Monday, May 20, 2013

Leadership Education: what difference does it make?

I'm fresh back from my 25th high school reunion.  I attended Culver Military Academy from the fall of 1984 until graduation in the spring of 1988.  For four years, I was part of a school that had a required Leadership Development class.  I learned about decision making, I learned about taking care of those under my direction, and I learned about giving and taking direction for and from others.

One classmate is being considered for promotion to full Colonel in the US Army.  Another wasn't able to attend because he was standing watch with the USCG this weekend.  I have classmates working in Washington, D.C., as congressional aides, classmates who are college professors, classmates who are successful attorneys.  We have classmates working as neuro-oncologists, and dance teachers, and everything in between.

We talked a bit about what our Culver experience did for us.  We found that, as a result of being schooled in leadership and self-discipline principals early, we were much better prepared for college than a great many others of our age.  We knew how to manage time, how to prioritize projects, and how to interact with professors.

I find myself these days wanting to learn more about leadership. It isn't that I've forgotten, although there is 25 years worth of cobwebs spun since I was a cadet.  It's that I'd gotten out of the habit of personal renewal.  I'd stopped learning anything new, and had become stagnant.

Why change now?  Well, I fell in with some people who are working in Leadership Development, and they've been forming a community of like-minded people.  People who want to make a difference in themselves, and ultimately in others.  What intrigued me so much?  I used to be one of those people.  I used to want to make a difference in myself, and ultimately in others.  It's why I became a teacher, right?  Then life happens and we start to numb our passions in order to meet our obligations.  We listen to our own excuses and stifle our own dreams.  We wake up, and a 25-year overnight has happened and we have no idea how we got to where we are, because it isn't where we wanted to be.  We became the water, rather than the wind, and went where we were supposed to go rather than where we wanted.

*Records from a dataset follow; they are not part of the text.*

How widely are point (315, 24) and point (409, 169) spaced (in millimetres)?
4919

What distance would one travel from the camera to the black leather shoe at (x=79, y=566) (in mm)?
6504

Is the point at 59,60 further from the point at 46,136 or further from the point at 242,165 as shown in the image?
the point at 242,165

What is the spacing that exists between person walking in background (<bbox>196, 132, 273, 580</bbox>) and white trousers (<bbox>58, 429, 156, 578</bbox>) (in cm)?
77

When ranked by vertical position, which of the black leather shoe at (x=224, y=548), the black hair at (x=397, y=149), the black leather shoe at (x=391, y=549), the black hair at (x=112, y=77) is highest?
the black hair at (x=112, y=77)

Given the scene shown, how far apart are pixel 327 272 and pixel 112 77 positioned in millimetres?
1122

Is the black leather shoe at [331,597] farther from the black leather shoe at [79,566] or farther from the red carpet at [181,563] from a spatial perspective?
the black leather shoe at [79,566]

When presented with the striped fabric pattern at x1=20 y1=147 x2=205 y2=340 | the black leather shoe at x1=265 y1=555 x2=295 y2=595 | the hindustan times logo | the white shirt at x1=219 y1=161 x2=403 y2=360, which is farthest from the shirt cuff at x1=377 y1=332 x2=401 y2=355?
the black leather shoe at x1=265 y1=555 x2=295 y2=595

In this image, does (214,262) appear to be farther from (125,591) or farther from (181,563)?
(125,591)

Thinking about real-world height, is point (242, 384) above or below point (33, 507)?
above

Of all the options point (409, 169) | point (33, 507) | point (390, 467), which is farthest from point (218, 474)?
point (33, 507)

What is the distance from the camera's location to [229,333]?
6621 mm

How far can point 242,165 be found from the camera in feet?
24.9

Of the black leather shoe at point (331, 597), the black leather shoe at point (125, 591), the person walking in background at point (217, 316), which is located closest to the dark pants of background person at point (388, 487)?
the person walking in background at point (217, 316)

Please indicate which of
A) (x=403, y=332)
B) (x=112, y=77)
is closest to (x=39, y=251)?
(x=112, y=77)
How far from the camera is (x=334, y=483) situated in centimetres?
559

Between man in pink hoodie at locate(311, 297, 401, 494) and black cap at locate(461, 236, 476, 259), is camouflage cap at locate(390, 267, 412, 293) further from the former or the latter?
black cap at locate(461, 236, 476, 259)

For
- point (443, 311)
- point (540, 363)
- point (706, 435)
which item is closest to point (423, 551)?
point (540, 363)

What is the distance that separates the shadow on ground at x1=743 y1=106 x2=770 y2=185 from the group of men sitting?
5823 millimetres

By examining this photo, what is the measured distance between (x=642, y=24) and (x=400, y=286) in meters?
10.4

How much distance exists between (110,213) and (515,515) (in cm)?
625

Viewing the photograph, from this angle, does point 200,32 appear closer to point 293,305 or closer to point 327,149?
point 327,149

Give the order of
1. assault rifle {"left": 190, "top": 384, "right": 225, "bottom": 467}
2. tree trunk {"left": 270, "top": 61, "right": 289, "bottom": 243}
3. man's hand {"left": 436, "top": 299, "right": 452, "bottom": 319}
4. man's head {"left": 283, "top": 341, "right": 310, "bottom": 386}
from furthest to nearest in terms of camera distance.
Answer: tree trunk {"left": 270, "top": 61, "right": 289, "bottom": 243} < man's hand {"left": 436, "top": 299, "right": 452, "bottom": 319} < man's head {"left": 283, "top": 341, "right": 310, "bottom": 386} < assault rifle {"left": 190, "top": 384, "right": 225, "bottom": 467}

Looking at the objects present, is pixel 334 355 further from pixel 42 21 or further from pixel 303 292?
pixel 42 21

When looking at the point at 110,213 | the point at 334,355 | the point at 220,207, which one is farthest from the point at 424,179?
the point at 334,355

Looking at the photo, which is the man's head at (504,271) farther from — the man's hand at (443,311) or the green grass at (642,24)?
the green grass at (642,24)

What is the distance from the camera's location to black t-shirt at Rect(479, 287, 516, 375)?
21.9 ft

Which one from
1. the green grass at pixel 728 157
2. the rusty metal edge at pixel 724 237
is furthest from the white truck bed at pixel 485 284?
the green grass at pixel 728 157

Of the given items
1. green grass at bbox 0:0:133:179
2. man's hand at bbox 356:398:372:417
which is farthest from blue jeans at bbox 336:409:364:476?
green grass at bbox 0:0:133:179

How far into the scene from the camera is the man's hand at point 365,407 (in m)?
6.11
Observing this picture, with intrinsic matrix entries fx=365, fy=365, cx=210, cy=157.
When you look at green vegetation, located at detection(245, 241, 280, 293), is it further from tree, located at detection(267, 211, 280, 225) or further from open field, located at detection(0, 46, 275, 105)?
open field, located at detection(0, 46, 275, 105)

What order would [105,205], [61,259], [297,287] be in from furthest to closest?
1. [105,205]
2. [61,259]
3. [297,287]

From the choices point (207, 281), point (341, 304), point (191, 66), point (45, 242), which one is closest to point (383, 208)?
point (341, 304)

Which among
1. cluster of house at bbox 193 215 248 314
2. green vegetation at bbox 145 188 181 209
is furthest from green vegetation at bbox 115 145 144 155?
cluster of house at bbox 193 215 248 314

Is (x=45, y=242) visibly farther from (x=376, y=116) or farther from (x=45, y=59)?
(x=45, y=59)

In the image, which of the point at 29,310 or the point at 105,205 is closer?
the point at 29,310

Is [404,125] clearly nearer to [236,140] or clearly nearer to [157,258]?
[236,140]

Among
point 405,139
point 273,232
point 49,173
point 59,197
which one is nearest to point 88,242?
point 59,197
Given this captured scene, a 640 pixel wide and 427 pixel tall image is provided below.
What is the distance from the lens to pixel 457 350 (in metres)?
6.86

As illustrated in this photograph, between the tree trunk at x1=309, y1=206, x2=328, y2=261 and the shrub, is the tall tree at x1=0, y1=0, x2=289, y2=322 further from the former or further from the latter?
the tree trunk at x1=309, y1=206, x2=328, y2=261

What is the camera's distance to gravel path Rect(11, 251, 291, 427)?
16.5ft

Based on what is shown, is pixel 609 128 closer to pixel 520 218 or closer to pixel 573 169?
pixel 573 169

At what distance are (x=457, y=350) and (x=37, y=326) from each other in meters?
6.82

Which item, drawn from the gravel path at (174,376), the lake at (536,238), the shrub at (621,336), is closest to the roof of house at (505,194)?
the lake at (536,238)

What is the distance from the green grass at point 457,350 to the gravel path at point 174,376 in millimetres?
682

How do you make a difference in yourself and ultimately in others if you've paved over the meadow of your soul in order to build a parking lot of mediocrity?  It isn't easy, and it's  easier than you can imagine.  It's information.  What information did I have coming out of the Academy?  I knew how and when to act, and I knew how to think.

Now?  LIFE happens!  Those people I "fell in with" have reminded me of who I was, what was important to me, and most importantly, inspired me to renew my passion for making a difference in the lives of others.  Those old passions are tingly as they wake up from being underneath everything.  The more I engage in leadership information, the more convinced I am that I AM the change the world needs.  All it takes is information.  I'm not in school anymore, so I have learned to apply a system to my self-study, and I have learned to ask for help from those who have the results I'm looking for.  The future is no longer a gray, uncertain area.  It's clear where I want to go, and I have directions to guide me there.  The only variable is time.